- Selection -
»»

Possess the Holy Spirit

Love of the Holy Spirit consists in letting oneself be possessed by Him with complete docility, with perfect purity, and with total abnegation. This is true devotion to the Holy Spirit, but it is only one aspect of love. The other, essential also, is to possess. Yours and mine: the whole essence of love is in these two words. Thus the spouse of the Canticles sings, “My Lover belongs to me, and I to Him.” And this is the way that Jesus expresses the mystery of infinite love in His magnificent prayer to His Father on the night of the Last Supper: “And all things that are mine are Thine, and Thine are mine; and I am glorified in them.” In the same prayer, He tells of His immense love for men: “I in them and Thou in me, that they may be perfected in unity.”100

No one can let himself be possessed without at the same time possessing. These two aspects of love, which our imperfect understanding must keep separate, constitute the reality and unity of love. To love the Holy Spirit, then, is both to let oneself be possessed by Him and to possess Him. He is not only the Director of our life, but also the Gift of God, our Gift.

This article is from True Devotion to the Holy Spirit.

Let us recall the teaching of St. Thomas Aquinas previously quoted: “By the gift of sanctifying grace, the rational creature is perfected so that it can freely use not only the created gift itself, but enjoy also the divine Person Himself. The rational creature does sometimes attain thereto, as when it is made partaker of the divine Word and of the Love proceeding so as freely to know God truly and to love God rightly.”

To possess Love is to love Him; it is to allow oneself to be penetrated by His fire, and to receive the ardent effusions of love and, in them, to receive Love itself.

This possession has its degrees. For the lowest degree of charity, it is enough to possess the Holy Spirit because He and charity are inseparable, according to the words of the apostle St. Paul: “The charity of God is poured forth in our hearts by the Holy Spirit who has been given to us.” Only the Holy Spirit can pour charity into our souls; together with created love, we are given uncreated love, so that the principle and seed of charity is the Holy Spirit.

In proportion as the soul grows in charity, this happy possession of the Gift of God increases. The more we love the Holy Spirit, the more He is ours; and the more we love Him, the more we are His. In other words, the more perfectly the Holy Spirit is the principle of our love, the more perfectly He is the completion of that love, the more perfectly He is our Gift.

To have an idea of the degrees of possession, it is helpful to consider the perfect degree, for ordinarily the perfect leads us to a knowledge of the imperfect, as we judge what a seed is like from the ripe fruit. In the works of the mystics, expressions like these are frequently found: “To love with the heart of God”; “To love with the Holy Spirit.” Some saints, such as Catherine of Siena, tell us that God gave them His heart in exchange for theirs. Certainly these expressions should not be taken literally. On the other hand, we should not consider them as mere figures, like those we use to express our poor earthly sentiments, to tell the intensity of our affections or the ardor of our desires. It would be profitable for us to examine the mysterious realities hidden under the symbolic words of the saints.

««

- Information provided -
»»

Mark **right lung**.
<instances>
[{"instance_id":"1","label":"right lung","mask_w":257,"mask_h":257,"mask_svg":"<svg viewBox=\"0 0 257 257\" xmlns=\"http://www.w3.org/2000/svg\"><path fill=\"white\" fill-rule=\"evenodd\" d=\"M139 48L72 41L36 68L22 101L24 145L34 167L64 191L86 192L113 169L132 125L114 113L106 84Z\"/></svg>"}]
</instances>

««

- Task -
Condense the paragraph of the Holy Spirit text that begins "This possession has its degrees" into no more than three sentences, keeping its main facts. The lines are separate material with no connection to the Holy Spirit text.

- Solution -
Possession of the Holy Spirit comes in degrees, and even the lowest degree of charity requires possessing Him, because He and charity are inseparable. St. Paul says that the charity of God is poured forth in our hearts by the Holy Spirit who has been given to us. Only the Holy Spirit can pour charity into souls, and He gives uncreated love together with created love, so He is the principle and seed of charity.